Some records
(begin)
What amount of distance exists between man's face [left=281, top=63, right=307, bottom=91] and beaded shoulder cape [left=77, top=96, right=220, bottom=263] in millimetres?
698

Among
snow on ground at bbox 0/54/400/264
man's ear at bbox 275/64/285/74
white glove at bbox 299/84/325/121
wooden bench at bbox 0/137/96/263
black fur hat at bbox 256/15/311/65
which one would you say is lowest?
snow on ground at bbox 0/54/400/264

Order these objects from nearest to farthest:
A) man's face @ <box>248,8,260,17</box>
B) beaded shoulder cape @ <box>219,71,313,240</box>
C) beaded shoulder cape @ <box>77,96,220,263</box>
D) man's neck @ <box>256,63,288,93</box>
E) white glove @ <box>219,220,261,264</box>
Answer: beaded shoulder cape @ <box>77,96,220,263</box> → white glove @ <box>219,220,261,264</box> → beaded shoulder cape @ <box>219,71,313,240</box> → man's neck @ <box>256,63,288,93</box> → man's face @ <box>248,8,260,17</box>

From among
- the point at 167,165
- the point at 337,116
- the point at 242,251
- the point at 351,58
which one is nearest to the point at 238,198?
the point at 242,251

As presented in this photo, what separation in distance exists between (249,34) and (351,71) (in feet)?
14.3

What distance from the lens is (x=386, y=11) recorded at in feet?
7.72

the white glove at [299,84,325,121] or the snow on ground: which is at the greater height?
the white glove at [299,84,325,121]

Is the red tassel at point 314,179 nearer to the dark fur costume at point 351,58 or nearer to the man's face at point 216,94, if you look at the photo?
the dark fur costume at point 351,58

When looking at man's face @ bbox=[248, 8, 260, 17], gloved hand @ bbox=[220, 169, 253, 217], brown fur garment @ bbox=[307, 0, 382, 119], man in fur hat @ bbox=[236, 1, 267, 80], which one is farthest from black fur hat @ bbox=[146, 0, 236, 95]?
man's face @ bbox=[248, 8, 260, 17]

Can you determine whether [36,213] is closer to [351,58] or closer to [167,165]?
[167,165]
(end)
Written instruction: Copy exactly the lines above, from the one containing "Order these objects" through the very last line.

Answer:
Order these objects from nearest to farthest:
A) man's face @ <box>248,8,260,17</box>
B) beaded shoulder cape @ <box>219,71,313,240</box>
C) beaded shoulder cape @ <box>77,96,220,263</box>
D) man's neck @ <box>256,63,288,93</box>
E) white glove @ <box>219,220,261,264</box>
Answer: beaded shoulder cape @ <box>77,96,220,263</box> → white glove @ <box>219,220,261,264</box> → beaded shoulder cape @ <box>219,71,313,240</box> → man's neck @ <box>256,63,288,93</box> → man's face @ <box>248,8,260,17</box>

From among
- the point at 167,165
- the point at 337,116
- the point at 242,251
- the point at 351,58
which one is nearest to the point at 238,198?
the point at 242,251

As presented in this photo, what separation in distance exists between (249,34) and (351,71) (in feet)?
14.3

What distance from the lens is (x=386, y=11) recorded at in feet?
7.72

the white glove at [299,84,325,121] or the snow on ground: which is at the greater height?
the white glove at [299,84,325,121]

Is the red tassel at point 314,179 nearer to the dark fur costume at point 351,58 or nearer to the man's face at point 216,94, if you look at the photo?
the dark fur costume at point 351,58

When looking at man's face @ bbox=[248, 8, 260, 17], gloved hand @ bbox=[220, 169, 253, 217], brown fur garment @ bbox=[307, 0, 382, 119], man in fur hat @ bbox=[236, 1, 267, 80], which one is farthest from black fur hat @ bbox=[146, 0, 236, 95]?
man's face @ bbox=[248, 8, 260, 17]

Can you determine whether [36,213] is closer to [351,58] or closer to [167,165]?
[167,165]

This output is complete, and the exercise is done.